Candace Talmadge Read Candace's bio and previous columns
June 12, 2009
Mandating Health Insurance
Purchase is Not Reform
Let’s be clear about
so-called health care reform shaping up in Congress with the spineless
acquiescence of the Obama Administration.
It is a gift to the health
insurance industry, pure and simple. Every American will be legally required
to purchase health insurance or face stiff tax penalties.
Exactly how does such a
punitive mandate improve actual health care in this country? It will do
nothing, of course, except fatten health insurance companies’ profits. The
rest of us are screwed because we don’t have hundreds of millions of dollars
for Capitol Hill campaign contributions.
“Requiring Americans to buy
insurance coverage from insurers who face no legal accountability will only
lock them into the same problems plaguing consumers today,” Consumer
Watchdog protested in a letter it recently sent to key members of Congress.
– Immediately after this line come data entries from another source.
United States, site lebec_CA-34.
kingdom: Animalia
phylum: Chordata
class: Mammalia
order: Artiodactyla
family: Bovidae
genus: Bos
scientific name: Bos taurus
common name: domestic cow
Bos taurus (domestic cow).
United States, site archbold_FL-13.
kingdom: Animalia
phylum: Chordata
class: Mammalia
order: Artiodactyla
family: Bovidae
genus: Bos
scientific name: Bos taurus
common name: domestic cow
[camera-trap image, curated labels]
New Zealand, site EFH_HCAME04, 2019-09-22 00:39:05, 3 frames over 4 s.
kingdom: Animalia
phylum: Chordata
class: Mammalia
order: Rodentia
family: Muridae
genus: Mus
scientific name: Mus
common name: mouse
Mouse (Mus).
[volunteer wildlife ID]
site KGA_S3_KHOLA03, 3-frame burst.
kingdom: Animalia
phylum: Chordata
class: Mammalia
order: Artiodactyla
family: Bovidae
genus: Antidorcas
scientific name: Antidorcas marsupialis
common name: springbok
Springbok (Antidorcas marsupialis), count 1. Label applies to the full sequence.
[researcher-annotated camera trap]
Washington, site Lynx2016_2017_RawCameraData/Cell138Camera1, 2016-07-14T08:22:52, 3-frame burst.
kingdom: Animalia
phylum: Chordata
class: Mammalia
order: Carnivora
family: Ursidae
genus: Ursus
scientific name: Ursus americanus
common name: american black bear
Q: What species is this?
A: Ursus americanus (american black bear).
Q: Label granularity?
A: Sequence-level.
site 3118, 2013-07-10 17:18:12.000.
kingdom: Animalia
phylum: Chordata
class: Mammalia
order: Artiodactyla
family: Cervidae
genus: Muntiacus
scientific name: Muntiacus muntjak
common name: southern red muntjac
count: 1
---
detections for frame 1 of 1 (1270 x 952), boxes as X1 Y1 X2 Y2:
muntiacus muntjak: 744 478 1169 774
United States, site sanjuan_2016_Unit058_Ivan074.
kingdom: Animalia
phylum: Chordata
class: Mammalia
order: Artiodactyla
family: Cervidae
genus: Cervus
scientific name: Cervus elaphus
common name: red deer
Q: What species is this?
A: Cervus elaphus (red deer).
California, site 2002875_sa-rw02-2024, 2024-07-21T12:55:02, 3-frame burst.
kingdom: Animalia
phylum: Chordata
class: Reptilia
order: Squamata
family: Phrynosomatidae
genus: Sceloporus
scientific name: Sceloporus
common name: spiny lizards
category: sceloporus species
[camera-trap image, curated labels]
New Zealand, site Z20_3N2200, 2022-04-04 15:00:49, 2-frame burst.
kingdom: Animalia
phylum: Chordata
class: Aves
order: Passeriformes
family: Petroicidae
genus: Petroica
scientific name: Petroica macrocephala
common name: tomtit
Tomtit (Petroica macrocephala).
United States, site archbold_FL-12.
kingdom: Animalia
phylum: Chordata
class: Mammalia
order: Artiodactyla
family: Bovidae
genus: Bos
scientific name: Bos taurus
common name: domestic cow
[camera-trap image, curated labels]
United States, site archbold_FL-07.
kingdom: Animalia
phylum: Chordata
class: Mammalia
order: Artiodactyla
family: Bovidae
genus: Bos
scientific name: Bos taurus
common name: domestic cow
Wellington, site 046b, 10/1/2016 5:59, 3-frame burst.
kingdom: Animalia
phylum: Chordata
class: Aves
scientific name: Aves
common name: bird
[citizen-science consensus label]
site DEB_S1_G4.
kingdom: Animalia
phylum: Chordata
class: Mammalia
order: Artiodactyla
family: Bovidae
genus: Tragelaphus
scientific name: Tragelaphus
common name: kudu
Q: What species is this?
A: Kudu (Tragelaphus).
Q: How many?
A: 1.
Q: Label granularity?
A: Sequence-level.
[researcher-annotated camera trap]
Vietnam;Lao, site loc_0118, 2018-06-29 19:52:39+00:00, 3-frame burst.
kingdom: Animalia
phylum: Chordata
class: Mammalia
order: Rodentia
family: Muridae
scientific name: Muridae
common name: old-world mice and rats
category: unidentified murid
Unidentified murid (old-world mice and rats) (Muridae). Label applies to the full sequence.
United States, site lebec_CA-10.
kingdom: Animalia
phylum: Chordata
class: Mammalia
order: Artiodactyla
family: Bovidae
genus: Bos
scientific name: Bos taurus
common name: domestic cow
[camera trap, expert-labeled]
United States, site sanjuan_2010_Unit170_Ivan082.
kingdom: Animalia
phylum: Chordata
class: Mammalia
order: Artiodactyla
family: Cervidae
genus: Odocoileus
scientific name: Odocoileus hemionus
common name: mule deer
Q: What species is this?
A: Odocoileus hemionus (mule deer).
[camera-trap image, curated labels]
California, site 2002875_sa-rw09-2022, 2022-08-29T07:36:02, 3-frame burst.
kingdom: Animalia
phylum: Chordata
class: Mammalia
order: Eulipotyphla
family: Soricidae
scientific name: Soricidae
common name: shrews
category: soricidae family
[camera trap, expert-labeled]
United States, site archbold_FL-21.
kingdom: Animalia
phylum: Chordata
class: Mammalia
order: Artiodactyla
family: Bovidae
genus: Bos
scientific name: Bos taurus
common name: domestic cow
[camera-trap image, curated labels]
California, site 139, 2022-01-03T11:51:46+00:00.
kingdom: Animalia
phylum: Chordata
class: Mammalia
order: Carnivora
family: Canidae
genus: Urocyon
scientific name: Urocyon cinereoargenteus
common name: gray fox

Amen to that. According to
the California-based non-profit organization, health insurers routinely
stick it those who pay for their products in a variety of ways. These
include:
·
No legal
accountability for mishandling patient claims. The Supreme Court pre-empted
state laws in favor of the federal ERISA statute. Patient claims against
HMOs or private carriers must be handled in federal courts, where they
cannot sue for damages or penalties, only for recovery of the costs of
services denied. This leaves the industry free to deny care without fear of
consequences.
·
Staggering,
cartel-like price increases in the 30 percent to 80 percent range per year
that are driven primarily by insurers’ own overhead and profit
considerations, not actual cost hikes in medical care.
·
Balance
billing, in which the insured face extra bills from doctors or other
providers for the portion of their services that insurance companies refuse
to cover because they routinely low-ball “customary and reasonable” fees.
·
Fine-print
contracts loaded with incomprehensible technical language so that consumers
do not understand the limitations of the coverage they have purchased and
pay for – until they need it and it’s not included.
·
Delaying care
via “pre-authorization” or “coding” tactics to keep claims in administrative
limbo. Often this results in care being no longer viable because a condition
has progressed too far.
·
Refusing to
clearly define terms like “medical necessity” and “experimental treatment”
and then making false assertions about treatments physicians recommend in
order not to pay for them.
·
Junk
insurance that does not cap out-of-pocket costs (deductibles and co-pays)
but does limit reimbursement amounts. As one example, Consumer Watchdog
cited a policy that limited chemotherapy reimbursement to $1,000 per day
when it usually costs $17,000 per day. The wife was left with $450,000 in
unpaid medical bills after her husband died.
·
Limiting risk
by refusing to insure people with pre-existing or chronic conditions such as
allergies or diabetes. Although Senate and House reform plans supposedly bar
this practice of refusing to insure pre-existing conditions, Consumer
Watchdog says how extensively proposed reform legislation will still permit
insurance companies to continue such underwriting tactics remains unclear.
·
Dumping the
sick by cancelling coverage after a customer contracts a major, costly
illness. Consumer Watchdog says nothing in the language of reform
legislation prevents insurers from transferring seriously ill customers to
skimpier insurance policies that do not cover their medical expenses.
Consumer Watchdog offers
remedies for these abuses, of course. They include:
·
Setting up
panels of independent medical experts to define whether any treatment,
device or medication is “medically necessary” or “experimental” and to
assess each disputed case, giving deference to the attending physician’s
recommendation.
·
Restoring the
rights of those denied treatment and harmed to sue in state courts for
damages.
·
Capping
out-of-pocket expenses so that patients do not risk bankruptcy over medical
bills.
·
Banning
balance billing so that no patient is held liable when an insurance company
refuses to pay legitimate amounts for medical care.
·
Requiring
state insurance regulators to do their jobs so that coverage is neither too
expensive nor benefits inadequate.
Let us not hold our breath,
though, waiting for the true health care reform light to dawn over Capitol
Hill. That would endanger not just our health, but our very lives.